Booth Ferris Foundation

This video highlights Wilmington, North Carolina, in the years leading up to the election of 1898. At the time, Wilmington could boast of idyllic race relations between black and white citizens. Blacks, only thirty years after Emancipation, had become professionals, politicians and shop owners. While blacks prospered, some whites resented what they perceived as a new attitude among blacks of equality or even superiority to their white counterparts. However, the real issue was political power. Whites became fearful that blacks, who were in the majority, would control the city. As the statewide and local elections of 1898 approached, the Democratic Party, then the party of white supremacy, was determined to end black political power in Wilmington.

Supplemental Media Available:

Wilmington, North Carolina,1898: Prelude to a Riot: Transcript (Document)

open Background Essay

In 1898, Wilmington, North Carolina, located in eastern Carolina where the Cape Fear River enters into the Atlantic Ocean, was a prosperous port town. Almost two-thirds of its population was black, with a small but significant middle class. Black businessmen dominated the restaurant and barbershop trade and owned tailor shops and drug stores. Black people held jobs as firemen, policemen and civil servants.

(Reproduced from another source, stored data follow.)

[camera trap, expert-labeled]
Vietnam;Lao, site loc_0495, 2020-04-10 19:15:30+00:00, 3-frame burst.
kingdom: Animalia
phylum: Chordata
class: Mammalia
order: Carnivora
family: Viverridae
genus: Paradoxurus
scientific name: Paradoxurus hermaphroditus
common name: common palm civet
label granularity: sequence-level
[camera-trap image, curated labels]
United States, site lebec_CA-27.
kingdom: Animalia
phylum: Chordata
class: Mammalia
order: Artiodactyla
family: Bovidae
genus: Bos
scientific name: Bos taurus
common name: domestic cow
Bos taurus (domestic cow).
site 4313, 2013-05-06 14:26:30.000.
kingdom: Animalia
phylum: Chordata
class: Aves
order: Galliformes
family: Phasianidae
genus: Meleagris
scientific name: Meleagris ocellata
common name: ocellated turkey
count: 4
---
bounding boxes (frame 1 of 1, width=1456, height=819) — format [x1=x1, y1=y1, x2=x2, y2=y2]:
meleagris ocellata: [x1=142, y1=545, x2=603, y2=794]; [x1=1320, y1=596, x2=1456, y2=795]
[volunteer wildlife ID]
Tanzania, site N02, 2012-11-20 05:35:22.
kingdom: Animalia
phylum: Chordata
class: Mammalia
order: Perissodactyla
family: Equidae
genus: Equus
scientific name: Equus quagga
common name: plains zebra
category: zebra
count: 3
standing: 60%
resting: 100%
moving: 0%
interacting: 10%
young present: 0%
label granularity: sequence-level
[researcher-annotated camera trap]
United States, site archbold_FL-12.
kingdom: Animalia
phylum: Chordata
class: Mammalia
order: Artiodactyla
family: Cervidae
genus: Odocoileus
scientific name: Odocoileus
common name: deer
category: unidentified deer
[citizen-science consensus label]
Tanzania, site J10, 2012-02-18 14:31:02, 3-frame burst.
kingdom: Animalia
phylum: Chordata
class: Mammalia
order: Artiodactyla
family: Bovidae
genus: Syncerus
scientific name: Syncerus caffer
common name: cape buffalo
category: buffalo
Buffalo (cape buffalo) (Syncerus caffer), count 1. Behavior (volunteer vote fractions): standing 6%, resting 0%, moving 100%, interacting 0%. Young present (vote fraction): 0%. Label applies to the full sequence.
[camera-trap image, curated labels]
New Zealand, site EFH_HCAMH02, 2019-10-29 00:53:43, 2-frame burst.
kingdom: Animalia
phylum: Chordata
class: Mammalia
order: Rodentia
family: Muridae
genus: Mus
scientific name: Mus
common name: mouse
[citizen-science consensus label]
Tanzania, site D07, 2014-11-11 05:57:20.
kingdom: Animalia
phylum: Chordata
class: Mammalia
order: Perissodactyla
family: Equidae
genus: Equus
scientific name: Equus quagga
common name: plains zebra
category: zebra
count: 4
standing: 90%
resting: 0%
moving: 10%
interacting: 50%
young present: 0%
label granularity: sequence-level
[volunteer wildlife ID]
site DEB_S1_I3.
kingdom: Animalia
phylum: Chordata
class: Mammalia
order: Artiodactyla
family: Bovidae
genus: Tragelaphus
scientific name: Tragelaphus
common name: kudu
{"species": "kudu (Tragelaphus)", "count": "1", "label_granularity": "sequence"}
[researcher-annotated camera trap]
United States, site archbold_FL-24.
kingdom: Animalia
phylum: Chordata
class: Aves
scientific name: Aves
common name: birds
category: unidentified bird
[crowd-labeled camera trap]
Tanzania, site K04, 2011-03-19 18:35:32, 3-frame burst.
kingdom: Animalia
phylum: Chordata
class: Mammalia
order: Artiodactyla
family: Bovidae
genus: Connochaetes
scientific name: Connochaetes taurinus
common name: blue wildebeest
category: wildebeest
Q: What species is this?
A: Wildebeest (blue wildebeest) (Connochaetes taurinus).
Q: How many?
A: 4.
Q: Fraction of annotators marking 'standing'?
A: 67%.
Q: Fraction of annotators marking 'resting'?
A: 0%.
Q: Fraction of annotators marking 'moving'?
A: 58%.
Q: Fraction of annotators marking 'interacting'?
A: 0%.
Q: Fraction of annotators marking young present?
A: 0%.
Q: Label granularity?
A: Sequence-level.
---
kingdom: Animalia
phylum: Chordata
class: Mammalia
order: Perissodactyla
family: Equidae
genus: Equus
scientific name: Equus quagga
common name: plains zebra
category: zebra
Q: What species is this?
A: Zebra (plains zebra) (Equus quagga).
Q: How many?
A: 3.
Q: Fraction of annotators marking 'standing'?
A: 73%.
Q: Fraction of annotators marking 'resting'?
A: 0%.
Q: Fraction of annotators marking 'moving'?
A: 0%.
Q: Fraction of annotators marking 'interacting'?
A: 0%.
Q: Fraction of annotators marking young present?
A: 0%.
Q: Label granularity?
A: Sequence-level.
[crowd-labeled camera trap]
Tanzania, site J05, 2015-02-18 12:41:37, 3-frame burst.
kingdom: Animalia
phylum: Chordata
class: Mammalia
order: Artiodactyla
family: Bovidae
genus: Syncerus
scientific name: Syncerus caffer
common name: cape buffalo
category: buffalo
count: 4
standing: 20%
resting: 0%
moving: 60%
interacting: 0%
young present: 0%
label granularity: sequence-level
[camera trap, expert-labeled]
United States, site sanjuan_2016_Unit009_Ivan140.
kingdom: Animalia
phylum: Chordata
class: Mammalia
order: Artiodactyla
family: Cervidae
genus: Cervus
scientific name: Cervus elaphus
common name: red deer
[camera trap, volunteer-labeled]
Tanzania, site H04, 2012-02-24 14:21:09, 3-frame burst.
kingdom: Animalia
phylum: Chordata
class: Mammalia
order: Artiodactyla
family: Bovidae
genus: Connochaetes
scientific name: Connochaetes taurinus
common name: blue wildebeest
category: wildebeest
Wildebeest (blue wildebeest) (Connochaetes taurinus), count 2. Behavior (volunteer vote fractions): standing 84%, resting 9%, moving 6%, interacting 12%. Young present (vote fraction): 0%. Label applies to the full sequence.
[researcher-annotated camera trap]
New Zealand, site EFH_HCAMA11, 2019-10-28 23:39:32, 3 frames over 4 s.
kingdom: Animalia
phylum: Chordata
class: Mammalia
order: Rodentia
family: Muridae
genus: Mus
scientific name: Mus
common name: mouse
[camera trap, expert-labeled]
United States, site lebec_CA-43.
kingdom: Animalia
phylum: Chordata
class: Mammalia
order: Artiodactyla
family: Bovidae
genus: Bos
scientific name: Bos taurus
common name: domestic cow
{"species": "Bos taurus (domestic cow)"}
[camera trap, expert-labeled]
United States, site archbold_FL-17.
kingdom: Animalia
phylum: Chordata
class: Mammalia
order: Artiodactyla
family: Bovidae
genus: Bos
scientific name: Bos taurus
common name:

A good feeling between the races existed as long as white Democrats controlled the state politically. But when a coalition of predominately white Populists and black Republicans defeated the Democrats in 1896 and won political control of the state, angry Democrats vowed revenge in the election of 1898. For many Democrats, black political power, no matter how limited, was intolerable. Daniel Schenck, a party leader, warned, "It will be the meanest, vilest, dirtiest campaign since 1876. The slogan of the Democratic Party from the mountains to the sea will be but one word… nigger."

The Democrats launched their campaign by appealing to the deepest fear of whites -- that white women were in danger from black males. The white newspaper in Wilmington published an inflammatory speech given by Rebecca Felton, a Georgia feminist, a year earlier: "If it requires lynching to protect woman's dearest possession from ravening, drunken human beasts, then I say lynch a thousand negroes a week…if it is necessary." The article infuriated Alex Manly, a Wilmington African-American newspaper editor. He replied by writing an editorial sarcastically noting that many of these so-called lynchings for rapes were cover-ups for the discovery of consensual interracial sexual relations. The Manly article fueled raging fires.

White radicals vowed to win the election by any means possible. Although black voters turned out in large numbers, Democrats stuffed the ballot boxes and swept to victory throughout the state. But in Wilmington, the political victory did not soften white fury. Whites drove all black officeholders out of office. A mob set Manly's newspaper office on fire and a riot erupted. Whites began to gun down blacks on the streets. Harry Hayden, one of the rioters, asserted that many within the mob were respectable citizens. "The men who took down their shotguns and cleared the Negroes out of office yesterday were not a mob of plug uglies. They were men of property, intelligence, culture…clergyman, lawyers, bankers, merchants. They are not a mob. They are revolutionists asserting a sacred privilege and a right." By the next day, the killing ended. Officially, 25 blacks died but hundreds more may have been killed, their bodies dumped into the Cape Fear River.

--adapted from the website The Rise and Fall of Jim Crow


open Discussion Questions

  • What made Wilmington, North Carolina a unique southern city during the Jim Crow years? Provide a few examples from the video that point to the progressive nature of Wilmington residents during this period.
  • The video emphasizes a shift in relations between black and white residents leading up to the 1898 election. What influenced the change in this community? Explain your answer.
  • Did the Democrats endorse racist propaganda to influence the election? Explain your answer with supporting details.
  • How did Alex Manly (publisher of the Wilmington Daily Record) respond to white Democratic racism? Would you have responded as he did? Explain your answer.